Reasonable or Best Endeavours
11 May 2012
In April 2012, the English Court of Appeal dismissed Blackpool Airport's appeal in Jet2.com Ltd v Blackpool Airport Ltd. This is an important ruling that is likely to have a bearing on the interpretation of commercial contracts in Hong Kong. The Court held that the context in which the contract was made was key to interpreting the scope of its provisions, adding momentum to a trend towards drawing on extrinsic evidence to clarify the parties' obligations.
Whose business is it anyway?
The case involved a dispute between a budget airline and an airport over whether the airport was required to allow flights outside of its normal opening hours for the benefit of the airline. The airline relied on a clause in the agreement that the airport would use "best endeavours" to promote the airline and "all reasonable endeavours" to provide a cost base that would facilitate the airline's low-cost pricing. The provisions in the clause could be described as outcome-based, and did not specify any particular obligations towards reaching the outcomes. As a result, the scope of the obligations and their enforceability was disputed.
The majority judgment held that the clause required the airport to act contrary to its own commercial interests by allowing flights outside its normal opening hours because aircraft movements outside these hours were essential to the airline's low-cost business model. It was therefore treated as fundamental to the agreement, even though the obligation was not specifically laid out.

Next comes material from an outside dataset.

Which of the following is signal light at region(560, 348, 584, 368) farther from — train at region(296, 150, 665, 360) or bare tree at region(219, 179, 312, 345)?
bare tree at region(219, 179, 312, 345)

In contrast, the dissenting judgment of Lewison LJ found the clause to be unenforceable for lack of certainty. He considered the objectives towards which the endeavours were to be directed too vague. Further, there was a separate clause that set out a large number of detailed obligations: if the airport had contractually committed itself to keeping open beyond its normal opening hours it was felt that such obligation would have been included.
Best or Reasonable?
In this case, the parties agreed that there was no difference between the standard required to satisfy "best" and "reasonable" endeavours. More important was the object of those endeavours, and the context in which the agreement was entered.
The Jet2 case is a timely reminder of the inherent risk of accepting "endeavour" obligations and that parties can be required to act contrary to their own commercial interests if their contractual obligations are not set out more clearly. It also highlights the trend towards drawing on extrinsic evidence to assist in the interpretation of uncertain clauses and in particular, outcome-based endeavours clauses.
However, there are some straightforward measures that can be taken when entering into contracts to avoid many of these difficulties:
First, if it is necessary to include an endeavours clause for an outcome rather than fixed obligations, you should consider the potential steps required to achieve that outcome in advance and set them out explicitly in the contract. This would lessen the need to rely on extrinsic contextual factors to determine its scope.
Second, it may be prudent to draw up an accompanying memorandum setting out objectives and reasons for entering into the contract. If a dispute were to arise later, such a memorandum would be a useful evidential document in considering the context in which the contract was made.